[START OF DATA]

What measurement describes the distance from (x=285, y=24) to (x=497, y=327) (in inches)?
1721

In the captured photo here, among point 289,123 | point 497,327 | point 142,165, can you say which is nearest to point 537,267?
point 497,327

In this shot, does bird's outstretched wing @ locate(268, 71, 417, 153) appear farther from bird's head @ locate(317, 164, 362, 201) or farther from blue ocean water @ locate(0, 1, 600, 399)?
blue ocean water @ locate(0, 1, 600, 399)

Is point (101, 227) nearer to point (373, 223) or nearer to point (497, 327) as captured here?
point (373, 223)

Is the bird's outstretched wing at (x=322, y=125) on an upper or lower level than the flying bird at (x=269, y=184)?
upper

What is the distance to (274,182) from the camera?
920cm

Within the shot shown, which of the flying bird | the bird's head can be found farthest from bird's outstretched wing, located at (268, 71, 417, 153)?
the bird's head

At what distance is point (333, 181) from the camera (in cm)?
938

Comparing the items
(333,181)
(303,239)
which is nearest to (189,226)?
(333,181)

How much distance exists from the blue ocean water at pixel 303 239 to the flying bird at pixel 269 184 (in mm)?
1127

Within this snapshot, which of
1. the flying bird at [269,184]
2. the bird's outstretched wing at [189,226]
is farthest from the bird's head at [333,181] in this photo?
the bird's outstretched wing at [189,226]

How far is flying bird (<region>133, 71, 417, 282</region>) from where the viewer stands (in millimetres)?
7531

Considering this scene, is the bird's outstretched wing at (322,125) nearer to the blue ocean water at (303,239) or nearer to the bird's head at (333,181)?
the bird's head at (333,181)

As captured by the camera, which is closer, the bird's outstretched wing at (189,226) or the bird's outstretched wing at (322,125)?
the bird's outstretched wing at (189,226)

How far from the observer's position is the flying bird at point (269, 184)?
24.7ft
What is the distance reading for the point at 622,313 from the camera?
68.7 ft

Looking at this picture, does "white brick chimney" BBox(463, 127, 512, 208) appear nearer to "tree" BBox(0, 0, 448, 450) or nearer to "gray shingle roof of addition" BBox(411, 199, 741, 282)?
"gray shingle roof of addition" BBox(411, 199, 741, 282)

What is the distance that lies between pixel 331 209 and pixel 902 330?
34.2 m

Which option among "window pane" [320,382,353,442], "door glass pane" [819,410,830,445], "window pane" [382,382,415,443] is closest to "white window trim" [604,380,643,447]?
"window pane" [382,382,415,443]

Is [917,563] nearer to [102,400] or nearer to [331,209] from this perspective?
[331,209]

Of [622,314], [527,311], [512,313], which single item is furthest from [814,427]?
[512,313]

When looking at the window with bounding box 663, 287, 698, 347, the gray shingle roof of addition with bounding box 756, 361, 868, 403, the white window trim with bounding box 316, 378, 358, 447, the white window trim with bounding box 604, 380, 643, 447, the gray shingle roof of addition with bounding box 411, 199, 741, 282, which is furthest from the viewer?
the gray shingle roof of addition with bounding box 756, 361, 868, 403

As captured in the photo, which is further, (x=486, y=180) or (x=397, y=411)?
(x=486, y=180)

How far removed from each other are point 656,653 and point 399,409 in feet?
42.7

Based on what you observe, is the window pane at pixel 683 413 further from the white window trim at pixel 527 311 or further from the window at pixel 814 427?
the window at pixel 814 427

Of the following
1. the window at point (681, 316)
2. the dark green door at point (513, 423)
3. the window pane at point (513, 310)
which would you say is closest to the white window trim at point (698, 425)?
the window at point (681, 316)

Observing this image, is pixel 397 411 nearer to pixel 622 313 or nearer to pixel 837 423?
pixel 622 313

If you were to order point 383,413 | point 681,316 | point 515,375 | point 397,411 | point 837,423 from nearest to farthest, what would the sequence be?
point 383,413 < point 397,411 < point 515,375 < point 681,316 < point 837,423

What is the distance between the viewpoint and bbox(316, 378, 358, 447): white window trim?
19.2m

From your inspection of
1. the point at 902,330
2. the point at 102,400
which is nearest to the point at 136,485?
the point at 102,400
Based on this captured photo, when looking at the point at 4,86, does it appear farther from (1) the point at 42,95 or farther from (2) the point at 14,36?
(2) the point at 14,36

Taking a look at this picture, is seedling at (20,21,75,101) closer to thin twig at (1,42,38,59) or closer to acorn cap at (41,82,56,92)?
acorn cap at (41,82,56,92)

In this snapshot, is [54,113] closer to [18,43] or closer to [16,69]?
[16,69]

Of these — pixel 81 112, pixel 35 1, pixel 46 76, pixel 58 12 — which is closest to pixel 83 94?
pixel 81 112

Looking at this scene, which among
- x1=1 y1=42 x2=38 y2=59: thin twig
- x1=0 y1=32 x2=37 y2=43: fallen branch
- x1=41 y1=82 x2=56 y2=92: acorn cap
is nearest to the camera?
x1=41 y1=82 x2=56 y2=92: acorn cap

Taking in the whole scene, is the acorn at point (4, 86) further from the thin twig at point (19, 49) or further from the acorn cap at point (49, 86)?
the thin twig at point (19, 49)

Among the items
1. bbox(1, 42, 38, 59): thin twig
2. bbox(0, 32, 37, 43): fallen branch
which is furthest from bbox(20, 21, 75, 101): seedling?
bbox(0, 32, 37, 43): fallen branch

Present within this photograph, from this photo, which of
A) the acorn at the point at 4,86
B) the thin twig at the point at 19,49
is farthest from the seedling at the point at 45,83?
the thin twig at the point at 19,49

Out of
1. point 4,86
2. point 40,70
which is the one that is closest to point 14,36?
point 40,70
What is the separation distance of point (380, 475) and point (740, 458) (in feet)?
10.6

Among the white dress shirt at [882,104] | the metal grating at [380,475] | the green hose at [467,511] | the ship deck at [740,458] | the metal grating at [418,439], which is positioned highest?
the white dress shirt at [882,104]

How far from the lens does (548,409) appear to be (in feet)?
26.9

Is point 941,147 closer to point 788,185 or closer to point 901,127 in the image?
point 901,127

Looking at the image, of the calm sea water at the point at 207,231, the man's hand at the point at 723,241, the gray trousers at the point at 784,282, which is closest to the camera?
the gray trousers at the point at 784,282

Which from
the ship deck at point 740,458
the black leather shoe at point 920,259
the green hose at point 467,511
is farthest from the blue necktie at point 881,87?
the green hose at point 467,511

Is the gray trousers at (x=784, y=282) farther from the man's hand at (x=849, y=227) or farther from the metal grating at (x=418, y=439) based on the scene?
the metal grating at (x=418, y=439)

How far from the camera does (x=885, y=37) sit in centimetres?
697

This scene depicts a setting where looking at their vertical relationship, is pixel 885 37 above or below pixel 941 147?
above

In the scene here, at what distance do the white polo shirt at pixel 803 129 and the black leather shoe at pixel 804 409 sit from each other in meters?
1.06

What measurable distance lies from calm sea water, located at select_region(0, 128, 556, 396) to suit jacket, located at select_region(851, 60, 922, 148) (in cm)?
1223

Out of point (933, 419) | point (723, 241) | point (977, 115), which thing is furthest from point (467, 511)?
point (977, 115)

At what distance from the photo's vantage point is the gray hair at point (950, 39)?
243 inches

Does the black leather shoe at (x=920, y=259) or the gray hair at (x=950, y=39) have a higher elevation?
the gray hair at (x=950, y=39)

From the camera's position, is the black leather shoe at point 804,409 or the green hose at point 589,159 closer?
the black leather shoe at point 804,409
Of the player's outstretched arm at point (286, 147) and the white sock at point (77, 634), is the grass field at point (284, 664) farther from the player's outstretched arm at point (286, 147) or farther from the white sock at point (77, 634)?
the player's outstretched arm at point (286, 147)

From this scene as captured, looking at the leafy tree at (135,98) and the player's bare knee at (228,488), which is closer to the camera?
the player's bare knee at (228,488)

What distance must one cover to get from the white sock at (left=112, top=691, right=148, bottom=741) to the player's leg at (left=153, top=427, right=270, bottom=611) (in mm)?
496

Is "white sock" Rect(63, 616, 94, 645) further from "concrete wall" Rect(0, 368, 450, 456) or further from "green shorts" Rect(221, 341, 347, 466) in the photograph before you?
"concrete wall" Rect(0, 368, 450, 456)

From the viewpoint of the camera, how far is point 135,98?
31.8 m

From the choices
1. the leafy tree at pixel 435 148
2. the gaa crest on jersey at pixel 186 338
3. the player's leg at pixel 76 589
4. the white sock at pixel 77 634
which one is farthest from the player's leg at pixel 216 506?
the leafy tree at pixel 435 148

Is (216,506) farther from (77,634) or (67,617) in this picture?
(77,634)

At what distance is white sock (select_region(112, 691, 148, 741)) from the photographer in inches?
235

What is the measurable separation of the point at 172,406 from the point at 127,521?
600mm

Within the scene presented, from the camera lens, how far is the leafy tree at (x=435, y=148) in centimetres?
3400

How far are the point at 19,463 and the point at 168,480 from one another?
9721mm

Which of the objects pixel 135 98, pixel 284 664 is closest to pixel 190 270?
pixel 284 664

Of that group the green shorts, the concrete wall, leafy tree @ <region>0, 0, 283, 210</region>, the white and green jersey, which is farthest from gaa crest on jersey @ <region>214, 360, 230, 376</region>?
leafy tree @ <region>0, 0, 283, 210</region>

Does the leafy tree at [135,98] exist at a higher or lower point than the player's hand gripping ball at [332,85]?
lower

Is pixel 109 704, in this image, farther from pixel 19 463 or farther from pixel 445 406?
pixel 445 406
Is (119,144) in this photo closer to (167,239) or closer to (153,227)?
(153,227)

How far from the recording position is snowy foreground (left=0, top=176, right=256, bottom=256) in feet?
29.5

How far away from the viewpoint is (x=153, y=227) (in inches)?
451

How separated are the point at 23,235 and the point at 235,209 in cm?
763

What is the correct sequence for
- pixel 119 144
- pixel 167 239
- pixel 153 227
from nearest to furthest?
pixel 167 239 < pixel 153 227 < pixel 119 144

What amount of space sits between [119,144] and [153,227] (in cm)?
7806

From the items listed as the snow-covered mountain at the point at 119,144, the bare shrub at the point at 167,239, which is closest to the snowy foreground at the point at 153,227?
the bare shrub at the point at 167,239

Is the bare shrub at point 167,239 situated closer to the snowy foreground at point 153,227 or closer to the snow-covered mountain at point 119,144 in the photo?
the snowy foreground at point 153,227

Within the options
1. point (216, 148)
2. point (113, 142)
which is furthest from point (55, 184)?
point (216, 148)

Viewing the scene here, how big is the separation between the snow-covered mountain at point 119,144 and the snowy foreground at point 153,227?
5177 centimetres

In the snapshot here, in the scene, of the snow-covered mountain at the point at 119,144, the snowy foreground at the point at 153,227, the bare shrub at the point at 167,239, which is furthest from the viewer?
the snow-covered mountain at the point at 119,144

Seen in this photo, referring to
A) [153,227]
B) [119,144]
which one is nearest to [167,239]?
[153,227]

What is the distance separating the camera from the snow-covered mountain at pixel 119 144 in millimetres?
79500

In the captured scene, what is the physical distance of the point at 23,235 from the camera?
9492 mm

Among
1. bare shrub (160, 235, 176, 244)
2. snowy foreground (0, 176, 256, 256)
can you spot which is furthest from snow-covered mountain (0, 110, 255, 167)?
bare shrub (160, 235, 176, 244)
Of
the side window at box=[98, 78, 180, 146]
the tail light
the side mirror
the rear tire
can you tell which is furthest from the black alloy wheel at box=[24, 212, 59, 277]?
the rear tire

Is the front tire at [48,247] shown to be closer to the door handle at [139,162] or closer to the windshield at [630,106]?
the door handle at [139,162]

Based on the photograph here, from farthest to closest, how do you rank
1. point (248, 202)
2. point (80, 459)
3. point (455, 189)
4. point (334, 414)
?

[END OF DATA]

### WRITTEN PROBLEM
Quote exactly and only the lines from the one holding "In the snapshot" through the end of the data.

### RIGHT ANSWER
In the snapshot here, in the scene, of the snow-covered mountain at the point at 119,144, the snowy foreground at the point at 153,227, the bare shrub at the point at 167,239, which is furthest from the viewer?
the snow-covered mountain at the point at 119,144

Seen in this photo, referring to
A) [153,227]
B) [119,144]
which one is nearest to [167,239]?
[153,227]

What is the distance separating the camera from the snow-covered mountain at pixel 119 144 in millimetres?
79500

In the captured scene, what is the physical distance of the point at 23,235 from the camera?
9492 mm

Among
1. bare shrub (160, 235, 176, 244)
2. snowy foreground (0, 176, 256, 256)
can you spot which is furthest from snow-covered mountain (0, 110, 255, 167)?
bare shrub (160, 235, 176, 244)
Of
the side window at box=[98, 78, 180, 146]
the tail light
the side mirror
the rear tire
can you tell which is furthest from the black alloy wheel at box=[24, 212, 59, 277]?
the rear tire

Is the front tire at [48,247] shown to be closer to the door handle at [139,162] or closer to the windshield at [630,106]?
the door handle at [139,162]

Based on the photograph here, from farthest to closest, how do you rank
1. point (248, 202)
2. point (80, 459)
3. point (455, 189)
4. point (334, 414)
?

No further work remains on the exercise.